1
The Beginning
Sunday, 20 April 1997
My memory is capricious these days. I suppose it is just a consequence of being eight-years-old, but it is annoying. I can't recall the title of this morning's sermon, while events from decades ago are crystal clear. Heck, I remember the ruffled bodice on the yellow dress that Mama was wearing on my wedding day. Years later, as my sisters and I watched, my first child in his bassinet at my feet, our father buried Mama in that same outfit.
I set my glass of iced tea on our kitchen table and ease myself down into my chair. My hip is reminding me I will pay dearly for so much walking today. I square my yellow legal pad with the table's edge and reach for the teapot that holds our writing instruments. There is an assortment of yellow No. 2s, along with the last remaining promotional ballpoint from my husband's union, good old UAW/CIO 933.

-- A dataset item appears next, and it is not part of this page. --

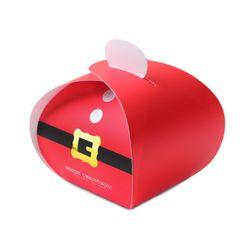 (인디고샵)[금박] 배불뚝이 산타 보자기 상자 (2개)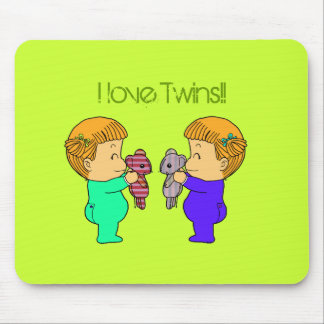 Cute baby Girl twins Mouse Pad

I pause for a second, remembering. The teapot is the only item that has survived our sixty-plus years of marriage. It was originally part of Pop and Mama's wedding gift. We lost a cup and saucer during the FBI move to DC, when all our possessions didn't even completely fill the Oldsmobile's back seat. I dropped the second cup when I heard Lois (my favorite sister, always) was pregnant-what a shock that was! I have no idea where the creamer and sugar bowls went; probably lost in a box misplaced during one of our five moves in Indianapolis. I finally reluctantly relegated the lidless teapot to serve as the house's pencil holder. I sip the glass of tea and take in a long, ragged breath. Mama, Mama, Mama, how different might it all have been?

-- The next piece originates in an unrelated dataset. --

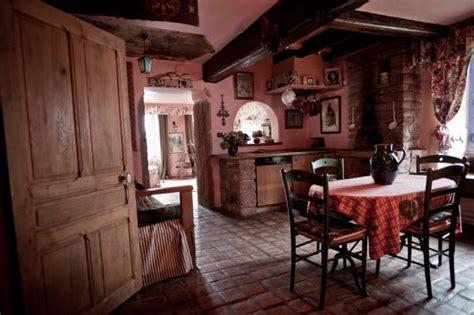 cuisine a l ancienne 3209 cuisine a l ancienne cuisine blanche l 39 ancienne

The thought causes me to sit up straighter in my chrome kitchen chair. No regrets. Not today. So much water has passed under the bridge. I remember our wedding as clearly as if it were yesterday, even though it was the final day of 1935. It was chilly, gray and overcast, with intermittent sleet. Weather rather common to December in Southern Indiana.
I awoke early in order to compose a list.
Tuesday, 31 December 1935
Today:
- Slop the hogs.
- Feed the chickens.
- Take Cecil the pumpkin pie.
- Dust the parlor one final time!
- Write Lizzie a note about why.
- Ask Mama to move the damn rifles.
- Let Rose choose any books she wants.
- Try on my dress. Such small stitches!
THANK MAMA AGAIN! - Pack everything except traveling clothes (does Ruth
have tissue paper?). - Get married!!!
I chuckle to myself. Hell's bells! Marrying in a depression. What are we thinking? Especially today. At least I'll never have to jog anyone's memory. In five years, my husband's not going to come home, look at my disappointed face, snap his fingers, and say, "Whoops, New Year's Eve, now I remember, it's our anniversary!" Given the unusual date and my perceived "rush to the altar," I expect everyone will be counting months as alertly as an owl observing a rustle in the grass. When I don't show pregnant, this date will eventually become part of "our story," like a charcoal sketch of a forgotten great-aunt hung in a dimly lit hallway.

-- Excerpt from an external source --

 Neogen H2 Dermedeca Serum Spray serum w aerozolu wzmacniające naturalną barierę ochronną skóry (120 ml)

At the moment, the rush and the Depression are two of my lesser worries. My parents remain opposed to our nuptials. If they don't change their minds and throw in a few dollars, my husband-to-be doesn't see how we will be able to stay in college. If they don't come through, we will face more problems than spitting snow. To begin with, no one these days is employing married women. "Save the jobs for the men" has become nearly as ubiquitous a phrase as "Use it up, wear it out, make it do, or do without!"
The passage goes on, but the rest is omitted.